== SET EXERCISE ==
Copy out all of the material below, changing "bokeh background" to "blurred background" and leaving everything else as it is.

== EXTRACTED MATERIAL ==

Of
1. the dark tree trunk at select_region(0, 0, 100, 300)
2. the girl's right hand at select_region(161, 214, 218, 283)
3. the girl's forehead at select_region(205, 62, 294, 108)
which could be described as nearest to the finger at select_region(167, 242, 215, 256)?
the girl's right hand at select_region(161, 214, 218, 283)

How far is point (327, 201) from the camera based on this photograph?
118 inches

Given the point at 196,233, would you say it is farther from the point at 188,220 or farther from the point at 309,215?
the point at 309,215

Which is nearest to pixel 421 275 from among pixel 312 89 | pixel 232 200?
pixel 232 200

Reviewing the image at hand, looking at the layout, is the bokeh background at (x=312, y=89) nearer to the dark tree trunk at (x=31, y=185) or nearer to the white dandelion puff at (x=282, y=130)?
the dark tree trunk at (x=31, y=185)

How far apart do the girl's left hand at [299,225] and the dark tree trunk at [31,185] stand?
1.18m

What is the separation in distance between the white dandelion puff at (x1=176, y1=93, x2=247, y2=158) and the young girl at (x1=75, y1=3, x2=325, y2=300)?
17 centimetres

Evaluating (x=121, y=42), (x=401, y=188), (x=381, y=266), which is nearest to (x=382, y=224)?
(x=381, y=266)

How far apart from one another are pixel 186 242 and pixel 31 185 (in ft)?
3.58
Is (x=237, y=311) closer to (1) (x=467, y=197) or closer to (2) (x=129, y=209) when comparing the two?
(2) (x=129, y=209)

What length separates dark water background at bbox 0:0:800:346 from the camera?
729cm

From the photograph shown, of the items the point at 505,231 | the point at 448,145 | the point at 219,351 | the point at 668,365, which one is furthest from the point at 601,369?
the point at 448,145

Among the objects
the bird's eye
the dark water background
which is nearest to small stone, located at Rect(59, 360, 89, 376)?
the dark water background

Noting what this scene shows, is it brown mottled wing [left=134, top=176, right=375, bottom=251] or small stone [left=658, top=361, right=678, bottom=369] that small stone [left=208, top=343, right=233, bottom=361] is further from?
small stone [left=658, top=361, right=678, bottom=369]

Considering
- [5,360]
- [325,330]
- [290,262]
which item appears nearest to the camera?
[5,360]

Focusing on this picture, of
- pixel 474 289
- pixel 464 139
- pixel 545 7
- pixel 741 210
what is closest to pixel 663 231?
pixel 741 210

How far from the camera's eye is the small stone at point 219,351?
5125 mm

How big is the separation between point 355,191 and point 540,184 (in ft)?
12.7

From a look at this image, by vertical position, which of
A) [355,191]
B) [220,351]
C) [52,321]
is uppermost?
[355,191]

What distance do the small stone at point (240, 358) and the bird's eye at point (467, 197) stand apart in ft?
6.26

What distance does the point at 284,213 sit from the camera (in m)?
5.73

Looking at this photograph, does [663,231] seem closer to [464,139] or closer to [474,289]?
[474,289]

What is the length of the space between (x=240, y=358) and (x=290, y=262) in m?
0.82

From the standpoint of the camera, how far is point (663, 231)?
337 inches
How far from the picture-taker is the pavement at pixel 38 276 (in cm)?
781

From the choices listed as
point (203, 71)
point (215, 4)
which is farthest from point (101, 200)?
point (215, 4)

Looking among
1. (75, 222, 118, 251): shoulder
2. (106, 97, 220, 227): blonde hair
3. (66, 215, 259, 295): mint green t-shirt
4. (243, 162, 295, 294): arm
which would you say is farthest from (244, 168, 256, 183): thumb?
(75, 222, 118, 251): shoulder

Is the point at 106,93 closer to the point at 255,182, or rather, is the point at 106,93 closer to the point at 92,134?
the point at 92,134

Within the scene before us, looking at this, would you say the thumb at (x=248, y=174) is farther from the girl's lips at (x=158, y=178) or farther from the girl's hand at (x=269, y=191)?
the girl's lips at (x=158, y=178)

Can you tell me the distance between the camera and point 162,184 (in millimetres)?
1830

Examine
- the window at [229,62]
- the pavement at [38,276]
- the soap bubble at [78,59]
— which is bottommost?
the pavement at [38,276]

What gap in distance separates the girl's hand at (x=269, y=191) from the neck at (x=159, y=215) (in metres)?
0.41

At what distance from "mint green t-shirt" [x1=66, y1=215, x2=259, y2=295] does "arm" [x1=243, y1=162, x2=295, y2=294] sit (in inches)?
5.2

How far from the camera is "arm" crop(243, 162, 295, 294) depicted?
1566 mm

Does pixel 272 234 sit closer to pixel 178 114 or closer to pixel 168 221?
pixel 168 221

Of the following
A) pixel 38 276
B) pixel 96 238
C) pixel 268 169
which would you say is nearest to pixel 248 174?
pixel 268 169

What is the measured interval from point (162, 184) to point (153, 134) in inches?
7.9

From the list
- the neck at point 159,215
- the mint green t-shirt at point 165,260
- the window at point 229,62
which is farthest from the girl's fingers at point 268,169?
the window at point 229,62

== WRITTEN SOLUTION ==
Of
1. the dark tree trunk at select_region(0, 0, 100, 300)
2. the girl's right hand at select_region(161, 214, 218, 283)
3. the girl's forehead at select_region(205, 62, 294, 108)
which could be described as nearest to the finger at select_region(167, 242, 215, 256)?
the girl's right hand at select_region(161, 214, 218, 283)

How far is point (327, 201) from the camera based on this photograph?
118 inches

Given the point at 196,233, would you say it is farther from the point at 188,220 or farther from the point at 309,215?
the point at 309,215

Which is nearest to pixel 421 275 from among pixel 312 89 | pixel 232 200?
pixel 232 200

Reviewing the image at hand, looking at the layout, is the blurred background at (x=312, y=89) nearer to the dark tree trunk at (x=31, y=185) or nearer to the white dandelion puff at (x=282, y=130)?
the dark tree trunk at (x=31, y=185)

How far apart do the girl's left hand at [299,225] and the dark tree trunk at [31,185] stand?
1.18m

What is the separation in distance between the white dandelion puff at (x1=176, y1=93, x2=247, y2=158) and the young girl at (x1=75, y1=3, x2=325, y2=300)?
17 centimetres

Evaluating (x=121, y=42), (x=401, y=188), (x=381, y=266), which is nearest to (x=382, y=224)?
(x=381, y=266)

How far apart from one another are pixel 186 242 and pixel 31 185 (in ft)?
3.58
Is (x=237, y=311) closer to (1) (x=467, y=197) or closer to (2) (x=129, y=209) when comparing the two?
(2) (x=129, y=209)

What length separates dark water background at bbox 0:0:800:346 from the camera?
729cm

From the photograph shown, of the items the point at 505,231 | the point at 448,145 | the point at 219,351 | the point at 668,365, which one is furthest from the point at 601,369?
the point at 448,145

Among the objects
the bird's eye
the dark water background
which is nearest to small stone, located at Rect(59, 360, 89, 376)?
the dark water background

Noting what this scene shows, is it brown mottled wing [left=134, top=176, right=375, bottom=251] or small stone [left=658, top=361, right=678, bottom=369] that small stone [left=208, top=343, right=233, bottom=361] is further from?
small stone [left=658, top=361, right=678, bottom=369]

Considering
- [5,360]
- [325,330]
- [290,262]
which item appears nearest to the camera?
[5,360]

Focusing on this picture, of
- pixel 474 289
- pixel 464 139
- pixel 545 7
- pixel 741 210
what is closest to pixel 663 231?
pixel 741 210

How far from the camera's eye is the small stone at point 219,351?
5125 mm

How big is the separation between point 355,191 and point 540,184 (in ft)?
12.7

From a look at this image, by vertical position, which of
A) [355,191]
B) [220,351]
C) [52,321]
is uppermost?
[355,191]

What distance do the small stone at point (240, 358) and the bird's eye at point (467, 197) stand apart in ft?
6.26

What distance does the point at 284,213 sit from the camera (in m)?
5.73

Looking at this photograph, does [663,231] seem closer to [464,139] or closer to [474,289]?
[474,289]

What is the length of the space between (x=240, y=358) and (x=290, y=262) in m?
0.82

From the standpoint of the camera, how far is point (663, 231)?
337 inches
How far from the picture-taker is the pavement at pixel 38 276 (in cm)?
781

From the choices listed as
point (203, 71)
point (215, 4)
which is farthest from point (101, 200)?
point (215, 4)

Looking among
1. (75, 222, 118, 251): shoulder
2. (106, 97, 220, 227): blonde hair
3. (66, 215, 259, 295): mint green t-shirt
4. (243, 162, 295, 294): arm
which would you say is farthest from (244, 168, 256, 183): thumb?
(75, 222, 118, 251): shoulder

Is the point at 106,93 closer to the point at 255,182, or rather, is the point at 106,93 closer to the point at 92,134?
the point at 92,134

Within the scene before us, looking at this, would you say the thumb at (x=248, y=174) is farther from the girl's lips at (x=158, y=178) or farther from the girl's hand at (x=269, y=191)?
the girl's lips at (x=158, y=178)

Can you tell me the distance between the camera and point 162,184 (in millimetres)?
1830

Examine
- the window at [229,62]
- the pavement at [38,276]
- the soap bubble at [78,59]
— which is bottommost?
the pavement at [38,276]

What gap in distance separates the girl's hand at (x=269, y=191) from the neck at (x=159, y=215) (in metres)?
0.41

At what distance from "mint green t-shirt" [x1=66, y1=215, x2=259, y2=295] does "arm" [x1=243, y1=162, x2=295, y2=294] sit (in inches)?
5.2

How far from the camera is "arm" crop(243, 162, 295, 294) depicted?
1566 mm

Does pixel 272 234 sit closer to pixel 178 114 or closer to pixel 168 221?
pixel 168 221

Of the following
A) pixel 38 276
B) pixel 96 238
C) pixel 268 169
which would you say is nearest to pixel 248 174?
pixel 268 169

What is the measured interval from point (162, 184) to point (153, 134) in inches?
7.9

From the list
- the neck at point 159,215
- the mint green t-shirt at point 165,260
- the window at point 229,62
which is farthest from the girl's fingers at point 268,169?
the window at point 229,62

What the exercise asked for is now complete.